**Excerpt provided:**

◇ ◇ ◇ ◇ ◇ ◇ ◇

# Payout or no Payput that is the question



## brownie374 (Nov 21, 2007)

*Payout or no Payout that is the question*

Do you think payouts are a good thing or a bad thing?


----------



## tjettim (Nov 29, 2005)

Never pay cash.Give credit towards parts at a local
hobby shop,or give out prizes based on the classes
of cars you are racing.


----------



## noddaz (Aug 6, 1999)

*racing for money?*

imho not a good idea...


----------



## mking (Apr 25, 2000)

*Hopac*

charges an entry fee, some of which goes to food and drink, and some of which goes to plaques (usually 1st through 4th get a plaque). i like the idea of plaques rather than cash.


----------



## blubyu (May 4, 2008)

Payouts are always a good thing. Who has a problem with cash? We have done it for years WITH NO PROBLEMS, 1/2 of the nights entries goes to the top 3 the other 1/2 into the pot for full payout to everyone who has made 4 or more races (12).


----------



## neorules (Oct 20, 2006)

Blubyu--- sounds like a good incentive program to get people to committ to racing. You can't argue with success.


----------



## martybauer31 (Jan 27, 2004)

In my opinion it seems like it would be a bad idea.... It just sort of seems like the lure of money to race turns it from a hobby and something fun into a sport where people are going to be trying to bend the rules (even more than usual). Especially if the same 3 or 4 guys are the only ones winning every time, I could see that getting old really fast....


----------



## blubyu (May 4, 2008)

Come on $5.00 is a lure? Theres not any real big Money like F1,NASCAR or IRL. It's still a hobby and everyone shares tips and setup.....It's still all about the race. The chump change if you make the podium is extra! I guess if you would have problems with any racers I wouldn't want them around anyway. Only 1 DQ in over 130 races (wide axle/tires).


----------



## brownie374 (Nov 21, 2007)

I like the payout but so far it dosent seem real popular.


----------



## Mike R (Nov 26, 2007)

I presume you are talking about payouts for getting a podium finish at your local raceway. The only logical way to do it, where everyone wins and the raceway stays in business, is a payout in track bucks where the money stays with the track. Every racer can always use spare parts and the raceway needs the support if you want somewhere to race.

Mike R


----------



## eastside johnny (May 13, 2008)

◇ ◇ ◇ ◇ ◇ ◇ ◇

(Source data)
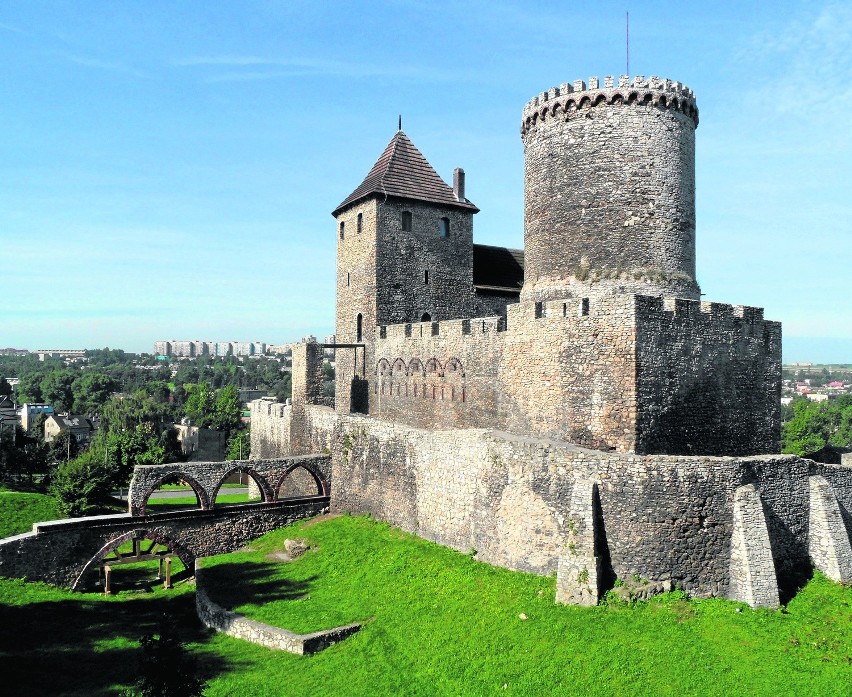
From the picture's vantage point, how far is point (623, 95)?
19969mm

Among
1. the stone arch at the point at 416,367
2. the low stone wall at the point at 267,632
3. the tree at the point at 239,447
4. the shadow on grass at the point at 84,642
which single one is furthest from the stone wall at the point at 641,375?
the tree at the point at 239,447

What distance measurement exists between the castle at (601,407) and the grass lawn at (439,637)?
2.69 ft

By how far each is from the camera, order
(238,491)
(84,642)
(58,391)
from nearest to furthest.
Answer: (84,642), (238,491), (58,391)

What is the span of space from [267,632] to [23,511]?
70.9 feet

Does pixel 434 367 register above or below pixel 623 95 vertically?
below

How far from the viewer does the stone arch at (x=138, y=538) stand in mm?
22984

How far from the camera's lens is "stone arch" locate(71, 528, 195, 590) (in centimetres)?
2298

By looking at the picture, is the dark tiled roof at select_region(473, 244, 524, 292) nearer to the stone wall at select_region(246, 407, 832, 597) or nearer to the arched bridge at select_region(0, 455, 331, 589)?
the arched bridge at select_region(0, 455, 331, 589)

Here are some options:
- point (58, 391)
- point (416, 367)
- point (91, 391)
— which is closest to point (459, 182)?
point (416, 367)

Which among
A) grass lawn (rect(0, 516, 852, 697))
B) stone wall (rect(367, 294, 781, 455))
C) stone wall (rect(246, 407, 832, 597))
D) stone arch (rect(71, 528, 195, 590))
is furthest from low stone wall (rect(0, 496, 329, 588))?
stone wall (rect(367, 294, 781, 455))

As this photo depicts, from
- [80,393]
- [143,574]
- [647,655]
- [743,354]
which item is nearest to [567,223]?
[743,354]

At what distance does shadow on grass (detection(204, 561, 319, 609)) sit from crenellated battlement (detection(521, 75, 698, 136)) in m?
15.4

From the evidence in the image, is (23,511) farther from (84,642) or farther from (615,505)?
(615,505)

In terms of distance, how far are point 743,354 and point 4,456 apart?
47.4 meters
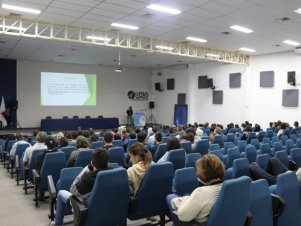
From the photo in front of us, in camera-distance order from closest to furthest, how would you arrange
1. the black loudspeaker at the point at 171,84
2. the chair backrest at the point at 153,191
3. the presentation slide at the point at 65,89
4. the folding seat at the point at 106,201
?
the folding seat at the point at 106,201 < the chair backrest at the point at 153,191 < the presentation slide at the point at 65,89 < the black loudspeaker at the point at 171,84

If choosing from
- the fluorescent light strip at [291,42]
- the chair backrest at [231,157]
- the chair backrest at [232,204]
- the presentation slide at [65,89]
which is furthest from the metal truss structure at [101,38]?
the chair backrest at [232,204]

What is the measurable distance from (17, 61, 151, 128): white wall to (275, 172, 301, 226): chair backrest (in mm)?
16456

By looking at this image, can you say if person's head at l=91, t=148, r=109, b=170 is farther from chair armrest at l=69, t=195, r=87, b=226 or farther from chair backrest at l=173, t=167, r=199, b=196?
chair backrest at l=173, t=167, r=199, b=196

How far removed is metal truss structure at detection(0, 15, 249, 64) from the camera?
910 centimetres

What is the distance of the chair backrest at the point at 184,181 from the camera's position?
316 cm

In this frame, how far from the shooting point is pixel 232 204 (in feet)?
7.13

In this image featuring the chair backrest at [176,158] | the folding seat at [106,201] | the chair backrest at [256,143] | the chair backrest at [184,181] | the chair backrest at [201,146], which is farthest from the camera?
the chair backrest at [256,143]

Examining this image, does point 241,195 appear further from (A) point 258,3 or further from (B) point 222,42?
(B) point 222,42

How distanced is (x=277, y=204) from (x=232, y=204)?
76 centimetres

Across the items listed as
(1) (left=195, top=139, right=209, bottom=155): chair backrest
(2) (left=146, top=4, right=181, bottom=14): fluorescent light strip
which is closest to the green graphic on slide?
(2) (left=146, top=4, right=181, bottom=14): fluorescent light strip

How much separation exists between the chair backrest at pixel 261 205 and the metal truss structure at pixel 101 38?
8.57m

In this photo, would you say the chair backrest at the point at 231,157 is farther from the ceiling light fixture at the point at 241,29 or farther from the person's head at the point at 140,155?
the ceiling light fixture at the point at 241,29

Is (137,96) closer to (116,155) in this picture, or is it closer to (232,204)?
(116,155)

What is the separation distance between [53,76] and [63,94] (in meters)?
1.27
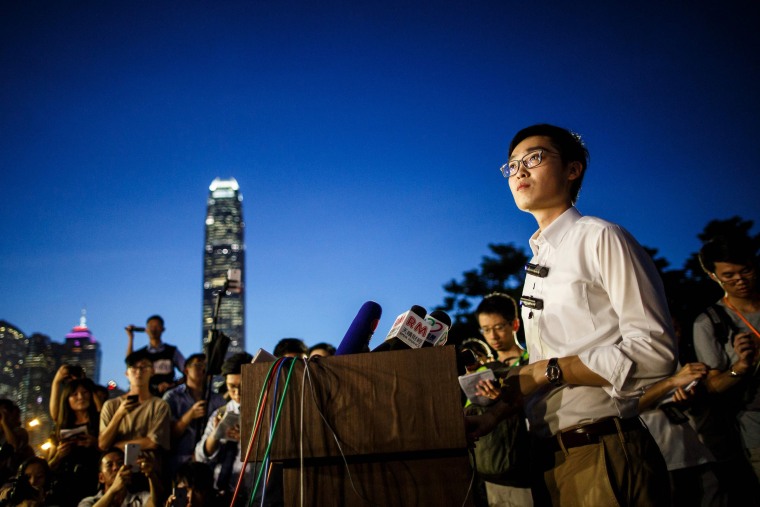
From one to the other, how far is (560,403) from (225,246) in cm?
18974

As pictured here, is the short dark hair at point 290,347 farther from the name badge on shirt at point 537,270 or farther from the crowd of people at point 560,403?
the name badge on shirt at point 537,270

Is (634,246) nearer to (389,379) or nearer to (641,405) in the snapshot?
(389,379)

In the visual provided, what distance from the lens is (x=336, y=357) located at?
1819 mm

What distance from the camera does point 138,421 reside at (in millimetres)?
6266

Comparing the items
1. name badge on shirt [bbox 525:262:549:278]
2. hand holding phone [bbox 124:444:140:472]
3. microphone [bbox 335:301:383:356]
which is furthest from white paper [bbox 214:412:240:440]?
name badge on shirt [bbox 525:262:549:278]

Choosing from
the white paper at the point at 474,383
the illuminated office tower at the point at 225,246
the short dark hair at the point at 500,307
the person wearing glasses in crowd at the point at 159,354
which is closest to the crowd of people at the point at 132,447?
the person wearing glasses in crowd at the point at 159,354

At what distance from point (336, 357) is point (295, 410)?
→ 221mm

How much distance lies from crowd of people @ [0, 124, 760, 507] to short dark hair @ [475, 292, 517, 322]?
12 millimetres

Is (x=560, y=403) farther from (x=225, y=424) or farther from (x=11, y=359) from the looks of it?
(x=11, y=359)

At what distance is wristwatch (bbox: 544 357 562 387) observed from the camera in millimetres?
2029

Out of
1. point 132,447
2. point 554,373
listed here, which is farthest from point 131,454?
point 554,373

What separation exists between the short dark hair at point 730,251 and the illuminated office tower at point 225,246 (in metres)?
167

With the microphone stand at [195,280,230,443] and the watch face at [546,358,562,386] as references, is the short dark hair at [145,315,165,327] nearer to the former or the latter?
the microphone stand at [195,280,230,443]

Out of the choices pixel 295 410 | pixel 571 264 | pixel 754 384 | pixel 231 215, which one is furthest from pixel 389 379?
pixel 231 215
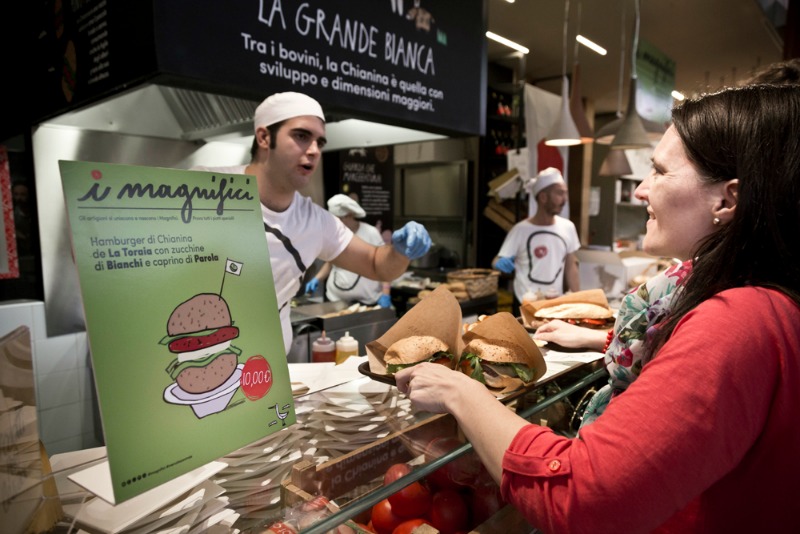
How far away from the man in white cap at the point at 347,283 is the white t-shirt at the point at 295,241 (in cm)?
194

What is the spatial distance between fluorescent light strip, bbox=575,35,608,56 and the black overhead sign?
13.2 ft

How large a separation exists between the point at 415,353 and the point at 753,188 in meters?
0.73

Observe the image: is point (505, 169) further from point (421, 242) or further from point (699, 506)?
point (699, 506)

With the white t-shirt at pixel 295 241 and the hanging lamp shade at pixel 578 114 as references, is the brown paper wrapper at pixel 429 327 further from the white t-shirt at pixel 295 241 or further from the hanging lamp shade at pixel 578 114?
the hanging lamp shade at pixel 578 114

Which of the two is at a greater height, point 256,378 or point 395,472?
point 256,378

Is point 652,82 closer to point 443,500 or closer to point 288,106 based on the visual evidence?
point 288,106

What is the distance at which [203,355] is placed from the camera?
789 millimetres

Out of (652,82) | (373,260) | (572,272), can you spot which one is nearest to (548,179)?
(572,272)

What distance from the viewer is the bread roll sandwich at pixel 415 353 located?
3.89 ft

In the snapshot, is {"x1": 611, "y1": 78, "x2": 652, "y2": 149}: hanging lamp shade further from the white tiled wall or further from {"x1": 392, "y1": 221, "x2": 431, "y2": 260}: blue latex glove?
the white tiled wall

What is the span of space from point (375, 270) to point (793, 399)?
184 centimetres

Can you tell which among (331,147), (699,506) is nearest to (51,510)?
(699,506)

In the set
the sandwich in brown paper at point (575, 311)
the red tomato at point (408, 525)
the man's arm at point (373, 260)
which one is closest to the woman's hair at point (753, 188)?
the red tomato at point (408, 525)

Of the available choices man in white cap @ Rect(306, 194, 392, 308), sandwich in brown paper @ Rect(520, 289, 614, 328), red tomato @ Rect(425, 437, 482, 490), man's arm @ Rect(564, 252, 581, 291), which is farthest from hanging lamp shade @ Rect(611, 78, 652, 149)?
red tomato @ Rect(425, 437, 482, 490)
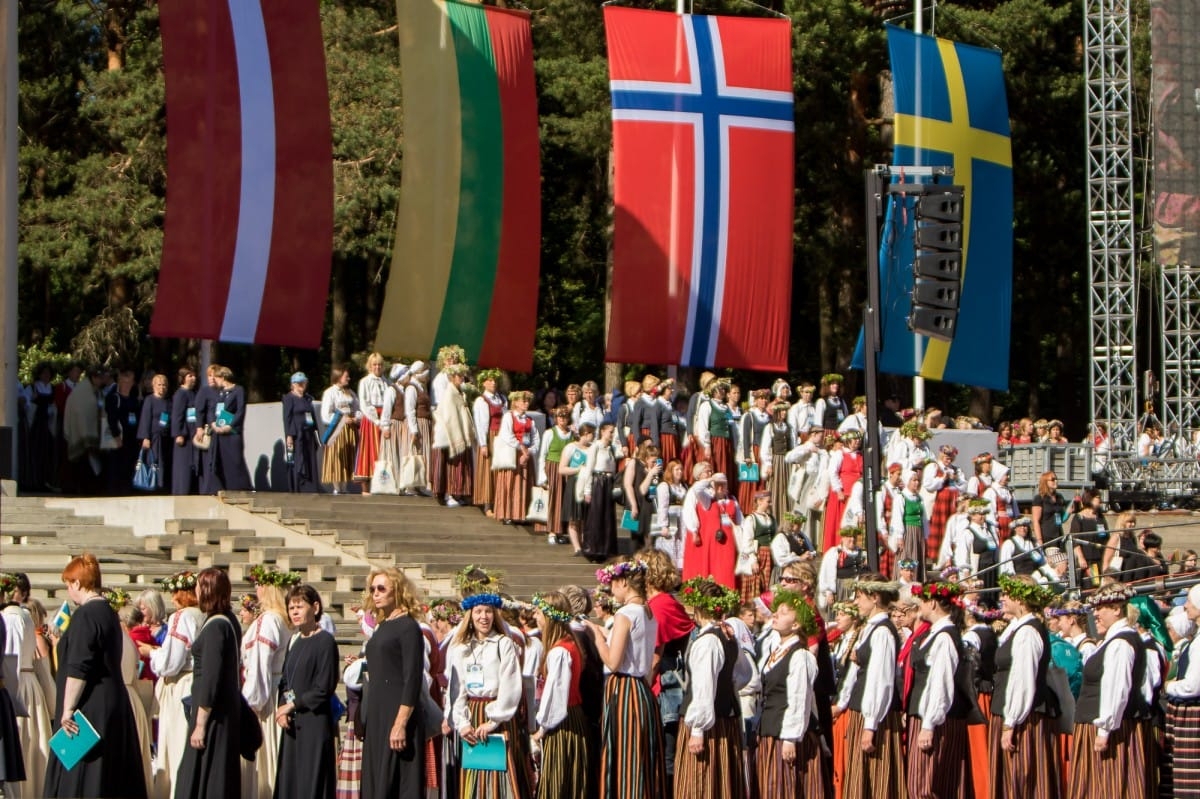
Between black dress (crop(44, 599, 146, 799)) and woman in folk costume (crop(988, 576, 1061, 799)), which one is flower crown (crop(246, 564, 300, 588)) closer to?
black dress (crop(44, 599, 146, 799))

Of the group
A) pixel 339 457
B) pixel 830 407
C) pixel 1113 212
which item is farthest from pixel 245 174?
pixel 1113 212

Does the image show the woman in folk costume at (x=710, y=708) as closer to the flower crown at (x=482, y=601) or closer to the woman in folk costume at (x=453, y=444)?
the flower crown at (x=482, y=601)

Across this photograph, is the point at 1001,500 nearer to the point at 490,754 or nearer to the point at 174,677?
the point at 490,754

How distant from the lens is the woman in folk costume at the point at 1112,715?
13.0 metres

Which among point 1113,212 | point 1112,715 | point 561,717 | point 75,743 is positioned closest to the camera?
point 75,743

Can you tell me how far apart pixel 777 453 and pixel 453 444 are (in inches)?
133

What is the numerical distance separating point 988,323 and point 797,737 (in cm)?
1412

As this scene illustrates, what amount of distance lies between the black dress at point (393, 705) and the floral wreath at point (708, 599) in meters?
1.72

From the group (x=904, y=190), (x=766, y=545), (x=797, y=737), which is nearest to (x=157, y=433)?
(x=766, y=545)

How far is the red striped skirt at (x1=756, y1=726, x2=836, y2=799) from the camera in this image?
1263 centimetres

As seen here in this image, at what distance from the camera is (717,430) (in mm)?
21312

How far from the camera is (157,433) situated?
21.1m

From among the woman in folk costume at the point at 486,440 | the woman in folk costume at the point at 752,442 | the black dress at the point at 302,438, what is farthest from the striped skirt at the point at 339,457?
the woman in folk costume at the point at 752,442

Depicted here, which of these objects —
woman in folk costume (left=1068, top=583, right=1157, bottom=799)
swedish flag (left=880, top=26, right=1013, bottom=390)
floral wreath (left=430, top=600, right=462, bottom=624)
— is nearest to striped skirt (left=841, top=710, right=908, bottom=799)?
woman in folk costume (left=1068, top=583, right=1157, bottom=799)
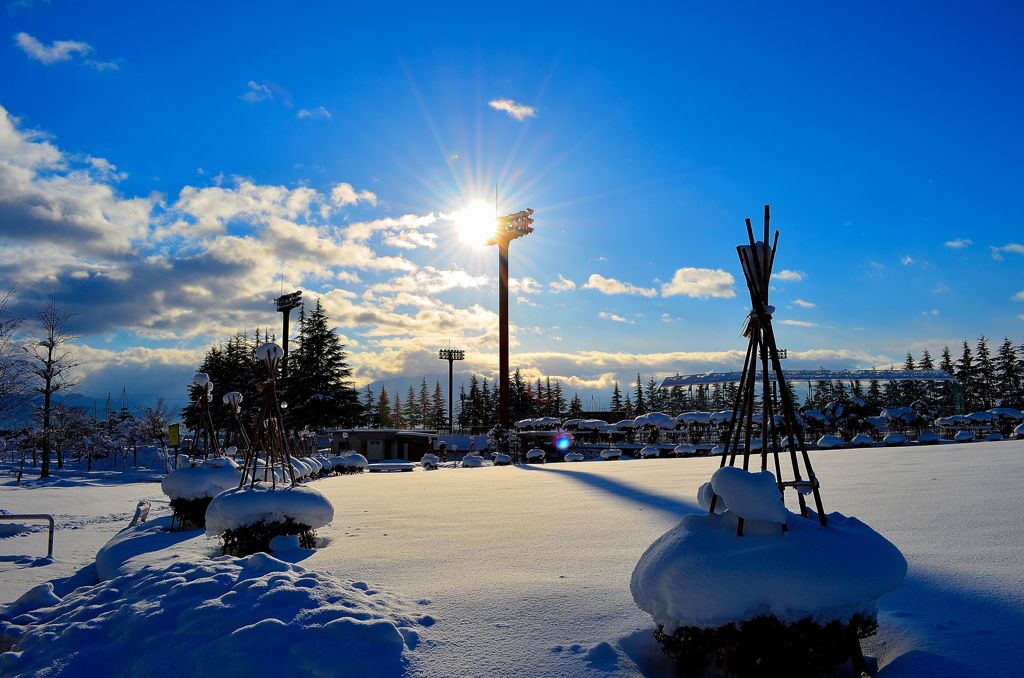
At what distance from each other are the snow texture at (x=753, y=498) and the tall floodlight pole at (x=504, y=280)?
129 feet

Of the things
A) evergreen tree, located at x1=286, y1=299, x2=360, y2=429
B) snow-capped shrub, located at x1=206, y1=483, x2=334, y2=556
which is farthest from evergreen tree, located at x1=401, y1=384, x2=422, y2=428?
snow-capped shrub, located at x1=206, y1=483, x2=334, y2=556

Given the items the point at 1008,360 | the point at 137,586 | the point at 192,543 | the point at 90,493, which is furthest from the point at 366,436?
the point at 1008,360

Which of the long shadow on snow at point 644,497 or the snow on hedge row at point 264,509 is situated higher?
the snow on hedge row at point 264,509

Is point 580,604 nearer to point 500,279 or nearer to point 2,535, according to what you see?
point 2,535

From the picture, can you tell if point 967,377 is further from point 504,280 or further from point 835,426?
point 504,280

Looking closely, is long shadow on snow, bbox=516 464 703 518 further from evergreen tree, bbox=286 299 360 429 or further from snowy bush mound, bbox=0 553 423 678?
evergreen tree, bbox=286 299 360 429

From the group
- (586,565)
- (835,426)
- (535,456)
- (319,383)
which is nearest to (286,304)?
(319,383)

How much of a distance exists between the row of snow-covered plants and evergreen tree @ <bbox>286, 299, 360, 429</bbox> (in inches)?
512

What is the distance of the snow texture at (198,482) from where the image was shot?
926 cm

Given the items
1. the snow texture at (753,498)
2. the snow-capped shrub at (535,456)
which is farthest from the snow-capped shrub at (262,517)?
the snow-capped shrub at (535,456)

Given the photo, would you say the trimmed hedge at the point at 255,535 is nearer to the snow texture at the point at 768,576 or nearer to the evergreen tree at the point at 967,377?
the snow texture at the point at 768,576

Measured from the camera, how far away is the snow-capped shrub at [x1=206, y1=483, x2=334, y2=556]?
22.1 ft

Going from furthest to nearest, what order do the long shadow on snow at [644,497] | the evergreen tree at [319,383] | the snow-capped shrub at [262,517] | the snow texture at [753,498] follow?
1. the evergreen tree at [319,383]
2. the long shadow on snow at [644,497]
3. the snow-capped shrub at [262,517]
4. the snow texture at [753,498]

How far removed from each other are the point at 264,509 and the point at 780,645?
18.1 feet
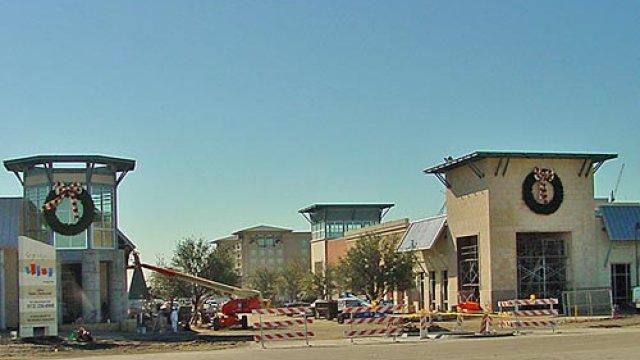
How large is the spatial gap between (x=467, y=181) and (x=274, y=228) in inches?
4867

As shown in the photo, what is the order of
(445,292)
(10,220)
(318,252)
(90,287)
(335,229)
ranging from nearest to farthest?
(10,220)
(90,287)
(445,292)
(318,252)
(335,229)

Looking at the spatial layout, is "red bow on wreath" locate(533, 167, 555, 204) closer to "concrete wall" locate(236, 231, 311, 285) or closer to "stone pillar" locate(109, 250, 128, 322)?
"stone pillar" locate(109, 250, 128, 322)

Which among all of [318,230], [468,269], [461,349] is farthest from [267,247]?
[461,349]

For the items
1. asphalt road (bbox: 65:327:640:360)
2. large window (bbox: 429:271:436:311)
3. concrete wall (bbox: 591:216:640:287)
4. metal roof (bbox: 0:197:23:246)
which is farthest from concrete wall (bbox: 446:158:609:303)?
metal roof (bbox: 0:197:23:246)

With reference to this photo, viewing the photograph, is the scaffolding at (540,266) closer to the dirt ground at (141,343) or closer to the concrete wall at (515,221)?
the concrete wall at (515,221)

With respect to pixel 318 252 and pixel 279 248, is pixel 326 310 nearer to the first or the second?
pixel 318 252

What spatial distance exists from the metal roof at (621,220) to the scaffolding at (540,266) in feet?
10.3

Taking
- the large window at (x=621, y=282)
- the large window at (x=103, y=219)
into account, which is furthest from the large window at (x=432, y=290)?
the large window at (x=103, y=219)

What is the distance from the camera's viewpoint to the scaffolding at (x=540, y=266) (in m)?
61.2

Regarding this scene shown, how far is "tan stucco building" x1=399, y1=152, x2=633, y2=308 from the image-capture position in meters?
59.9

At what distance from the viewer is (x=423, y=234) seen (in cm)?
7056

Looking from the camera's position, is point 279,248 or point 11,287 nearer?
point 11,287

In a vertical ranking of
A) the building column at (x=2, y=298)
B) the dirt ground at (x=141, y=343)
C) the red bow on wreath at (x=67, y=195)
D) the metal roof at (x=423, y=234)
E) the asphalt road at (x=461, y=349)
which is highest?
the red bow on wreath at (x=67, y=195)

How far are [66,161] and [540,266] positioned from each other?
29682 millimetres
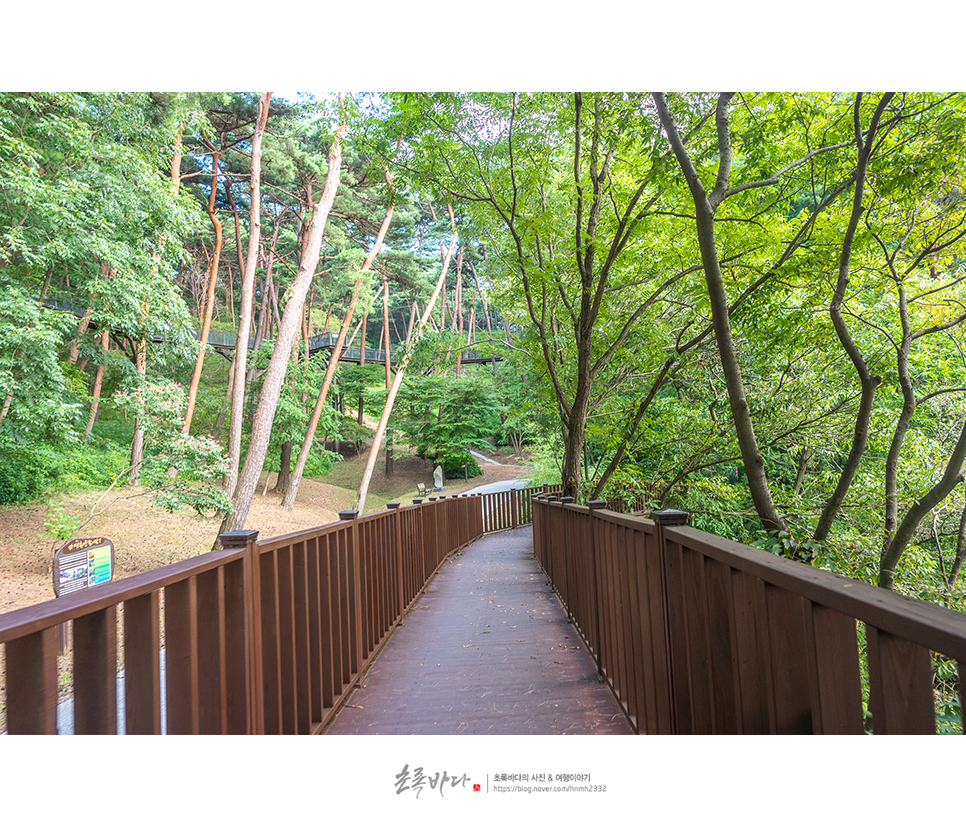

◇ ◇ ◇ ◇ ◇ ◇ ◇

**Tasks and exercises:**
1 – In the forum thread on race payouts, how many disqualifications does blubyu report in over 130 races?
2 – Reproduce the portion of the forum thread on race payouts from "## mking (Apr" to "more races (12).".
You can ignore the items entirely.

**Completed exercise:**
1 – Only one, for a wide axle and tires.

2 –
## mking (Apr 25, 2000)

*Hopac*

charges an entry fee, some of which goes to food and drink, and some of which goes to plaques (usually 1st through 4th get a plaque). i like the idea of plaques rather than cash.


----------



## blubyu (May 4, 2008)

Payouts are always a good thing. Who has a problem with cash? We have done it for years WITH NO PROBLEMS, 1/2 of the nights entries goes to the top 3 the other 1/2 into the pot for full payout to everyone who has made 4 or more races (12).